(TASK TO CARRY OUT): Rename "man in folk costume" to "man in traditional dress" throughout the data below and keep every other word the same.

▬▬▬▬▬▬▬▬▬▬

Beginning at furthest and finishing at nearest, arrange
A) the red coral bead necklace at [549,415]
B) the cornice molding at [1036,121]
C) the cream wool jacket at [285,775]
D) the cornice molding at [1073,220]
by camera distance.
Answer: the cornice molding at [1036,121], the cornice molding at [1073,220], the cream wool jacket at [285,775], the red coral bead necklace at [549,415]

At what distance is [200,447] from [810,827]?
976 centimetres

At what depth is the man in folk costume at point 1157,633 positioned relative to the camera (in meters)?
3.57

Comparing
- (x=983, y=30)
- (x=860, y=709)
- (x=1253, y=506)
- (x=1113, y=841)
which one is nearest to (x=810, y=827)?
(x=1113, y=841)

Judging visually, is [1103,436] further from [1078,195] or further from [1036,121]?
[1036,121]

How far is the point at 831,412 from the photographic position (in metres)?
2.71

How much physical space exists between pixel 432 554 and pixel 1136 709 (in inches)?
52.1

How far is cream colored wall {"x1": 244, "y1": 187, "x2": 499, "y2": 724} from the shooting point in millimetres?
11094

▬▬▬▬▬▬▬▬▬▬

(PROBLEM SOLUTION):
Beginning at furthest and finishing at nearest, arrange
A) the red coral bead necklace at [549,415]
B) the cornice molding at [1036,121]
C) the cream wool jacket at [285,775]
D) the cornice molding at [1073,220]
by camera distance.
Answer: the cornice molding at [1036,121], the cornice molding at [1073,220], the cream wool jacket at [285,775], the red coral bead necklace at [549,415]

At what distance is [200,447] from [810,827]?
976 centimetres

At what depth is the man in traditional dress at point 1157,633 positioned relative to the camera (in meters)?
3.57

Comparing
- (x=983, y=30)
- (x=860, y=709)
- (x=1253, y=506)
- (x=1113, y=841)
which one is nearest to (x=810, y=827)?
(x=1113, y=841)

Judging visually, is [1103,436] further from [1078,195] or further from [1036,121]?
[1036,121]

How far is the point at 831,412 from the photographic position (in metres)?
2.71

How much physical space exists between pixel 432 554 and pixel 1136 709 (in inches)?
52.1

How far is cream colored wall {"x1": 244, "y1": 187, "x2": 499, "y2": 724} from the shooting point in millimetres?
11094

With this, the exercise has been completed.